--- DATA SUPPLIED ---
------------------------------------------------------------
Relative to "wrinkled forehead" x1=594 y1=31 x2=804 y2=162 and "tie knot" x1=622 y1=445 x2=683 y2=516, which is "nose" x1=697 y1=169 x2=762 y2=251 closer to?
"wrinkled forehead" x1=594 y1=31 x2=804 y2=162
------------------------------------------------------------
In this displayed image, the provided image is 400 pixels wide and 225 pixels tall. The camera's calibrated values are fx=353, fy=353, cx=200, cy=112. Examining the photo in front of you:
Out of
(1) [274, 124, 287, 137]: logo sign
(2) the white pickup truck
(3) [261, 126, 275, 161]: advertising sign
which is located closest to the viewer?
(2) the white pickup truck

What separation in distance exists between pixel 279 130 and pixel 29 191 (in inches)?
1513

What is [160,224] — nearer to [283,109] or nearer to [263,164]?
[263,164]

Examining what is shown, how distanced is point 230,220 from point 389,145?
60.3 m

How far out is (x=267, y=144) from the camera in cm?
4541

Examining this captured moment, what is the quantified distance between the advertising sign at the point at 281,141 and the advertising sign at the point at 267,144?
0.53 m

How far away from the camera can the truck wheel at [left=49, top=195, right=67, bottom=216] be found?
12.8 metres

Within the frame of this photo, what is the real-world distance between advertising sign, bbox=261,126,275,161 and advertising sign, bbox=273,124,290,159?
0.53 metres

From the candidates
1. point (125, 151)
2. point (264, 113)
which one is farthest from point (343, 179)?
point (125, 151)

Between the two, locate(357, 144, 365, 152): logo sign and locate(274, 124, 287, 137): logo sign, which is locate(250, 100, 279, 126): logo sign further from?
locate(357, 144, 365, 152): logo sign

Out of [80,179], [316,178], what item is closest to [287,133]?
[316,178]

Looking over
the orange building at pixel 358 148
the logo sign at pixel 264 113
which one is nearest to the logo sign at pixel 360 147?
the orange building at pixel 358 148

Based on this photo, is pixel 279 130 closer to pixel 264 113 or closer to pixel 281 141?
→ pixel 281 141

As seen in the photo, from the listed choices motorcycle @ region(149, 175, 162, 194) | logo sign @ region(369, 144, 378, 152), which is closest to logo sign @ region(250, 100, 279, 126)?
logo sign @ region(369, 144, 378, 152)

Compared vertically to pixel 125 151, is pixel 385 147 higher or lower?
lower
------------------------------------------------------------
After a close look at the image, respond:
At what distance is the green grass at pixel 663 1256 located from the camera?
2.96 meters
------------------------------------------------------------
--- WHAT TO PRODUCE ---
Gather every line in the records above that contains the word "camera", and copy each one in full.

--- RESULT OF THE TASK ---
In this displayed image, the provided image is 400 pixels wide and 225 pixels tall. The camera's calibrated values are fx=353, fy=353, cx=200, cy=112. Examining the photo in front of you:
How far out is (x=267, y=144) from the camera in cm?
How far away from the camera can the truck wheel at [left=49, top=195, right=67, bottom=216] be found?
At what distance is the green grass at pixel 663 1256 located from the camera?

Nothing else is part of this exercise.